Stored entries
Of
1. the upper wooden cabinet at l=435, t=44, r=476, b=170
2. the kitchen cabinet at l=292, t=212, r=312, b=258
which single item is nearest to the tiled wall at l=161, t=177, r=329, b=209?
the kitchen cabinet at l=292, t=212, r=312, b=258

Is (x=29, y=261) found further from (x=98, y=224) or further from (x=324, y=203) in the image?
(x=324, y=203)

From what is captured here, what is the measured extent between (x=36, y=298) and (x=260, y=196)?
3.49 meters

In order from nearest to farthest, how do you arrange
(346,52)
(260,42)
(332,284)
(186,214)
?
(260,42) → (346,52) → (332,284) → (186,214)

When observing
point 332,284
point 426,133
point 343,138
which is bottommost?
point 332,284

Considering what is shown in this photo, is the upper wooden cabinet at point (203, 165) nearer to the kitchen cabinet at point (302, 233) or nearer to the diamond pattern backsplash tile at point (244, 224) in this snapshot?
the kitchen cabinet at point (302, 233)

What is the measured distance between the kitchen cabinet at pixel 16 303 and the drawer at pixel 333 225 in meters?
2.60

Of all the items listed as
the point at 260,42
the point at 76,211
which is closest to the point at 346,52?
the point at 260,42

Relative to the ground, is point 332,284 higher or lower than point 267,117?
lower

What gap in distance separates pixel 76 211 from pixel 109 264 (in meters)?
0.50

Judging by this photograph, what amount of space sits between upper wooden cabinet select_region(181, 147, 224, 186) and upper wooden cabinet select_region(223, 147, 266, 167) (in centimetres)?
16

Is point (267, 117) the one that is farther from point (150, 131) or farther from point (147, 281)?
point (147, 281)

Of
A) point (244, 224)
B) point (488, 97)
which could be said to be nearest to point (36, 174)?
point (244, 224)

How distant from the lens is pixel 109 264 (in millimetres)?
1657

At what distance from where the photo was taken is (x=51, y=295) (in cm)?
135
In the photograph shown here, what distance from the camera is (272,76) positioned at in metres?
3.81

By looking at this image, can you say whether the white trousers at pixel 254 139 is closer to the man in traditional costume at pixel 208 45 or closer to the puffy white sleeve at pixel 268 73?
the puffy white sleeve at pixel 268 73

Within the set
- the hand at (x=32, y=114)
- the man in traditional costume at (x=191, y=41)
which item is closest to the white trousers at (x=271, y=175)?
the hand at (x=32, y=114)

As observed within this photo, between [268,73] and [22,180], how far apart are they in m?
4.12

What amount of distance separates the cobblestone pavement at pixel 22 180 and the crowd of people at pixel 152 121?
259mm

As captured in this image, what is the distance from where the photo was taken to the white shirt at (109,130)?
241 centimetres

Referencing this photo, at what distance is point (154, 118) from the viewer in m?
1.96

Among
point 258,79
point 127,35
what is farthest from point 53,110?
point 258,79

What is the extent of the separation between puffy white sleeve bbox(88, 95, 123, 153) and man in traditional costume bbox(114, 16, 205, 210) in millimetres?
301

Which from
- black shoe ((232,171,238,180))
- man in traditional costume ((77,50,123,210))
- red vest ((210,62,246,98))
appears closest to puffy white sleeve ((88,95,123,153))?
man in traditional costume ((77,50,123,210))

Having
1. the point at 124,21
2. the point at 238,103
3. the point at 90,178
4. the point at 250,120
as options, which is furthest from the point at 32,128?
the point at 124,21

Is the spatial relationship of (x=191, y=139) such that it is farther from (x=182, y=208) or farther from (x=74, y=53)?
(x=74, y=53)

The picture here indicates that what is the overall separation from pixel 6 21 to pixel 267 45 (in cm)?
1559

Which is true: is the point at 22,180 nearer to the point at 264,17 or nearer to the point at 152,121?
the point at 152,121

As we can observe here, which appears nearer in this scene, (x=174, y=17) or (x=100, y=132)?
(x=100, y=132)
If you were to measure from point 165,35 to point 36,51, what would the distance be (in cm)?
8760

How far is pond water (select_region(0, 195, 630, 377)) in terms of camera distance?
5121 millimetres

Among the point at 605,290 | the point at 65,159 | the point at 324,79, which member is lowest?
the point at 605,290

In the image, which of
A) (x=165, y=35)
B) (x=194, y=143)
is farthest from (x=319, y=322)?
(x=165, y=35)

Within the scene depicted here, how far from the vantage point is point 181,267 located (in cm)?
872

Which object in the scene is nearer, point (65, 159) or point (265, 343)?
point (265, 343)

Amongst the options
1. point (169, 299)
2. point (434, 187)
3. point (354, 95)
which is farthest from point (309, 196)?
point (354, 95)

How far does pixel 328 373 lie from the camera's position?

#### [Directions for this task]
Locate "Is the spatial" in the data above. Then repeat, exactly, its line and each line after it through the last, adding nothing.

#### [Full output]
Is the spatial relationship of (x=191, y=139) such that it is farther from (x=182, y=208) or farther from (x=74, y=53)?
(x=74, y=53)

The picture here indicates that what is the overall separation from pixel 6 21 to pixel 267 45 (in cm)?
1559

Which is true: is the point at 22,180 nearer to the point at 264,17 or nearer to the point at 152,121?
the point at 152,121

As we can observe here, which appears nearer in this scene, (x=174, y=17) or (x=100, y=132)?
(x=100, y=132)
If you were to measure from point 165,35 to point 36,51, what would the distance be (in cm)?
8760

How far is pond water (select_region(0, 195, 630, 377)) in terms of camera distance?
5121 millimetres

Among the point at 605,290 | the point at 65,159 | the point at 324,79, which member is lowest?
the point at 605,290

In the image, which of
A) (x=165, y=35)
B) (x=194, y=143)
is farthest from (x=319, y=322)?
(x=165, y=35)

Within the scene depicted here, how far from the vantage point is point 181,267 located (in cm)?
872

Which object in the scene is nearer, point (65, 159) or point (265, 343)?
point (265, 343)

Amongst the options
1. point (169, 299)
2. point (434, 187)
3. point (354, 95)
which is farthest from point (309, 196)?
point (354, 95)

How far does pixel 328 373 lie from the camera's position?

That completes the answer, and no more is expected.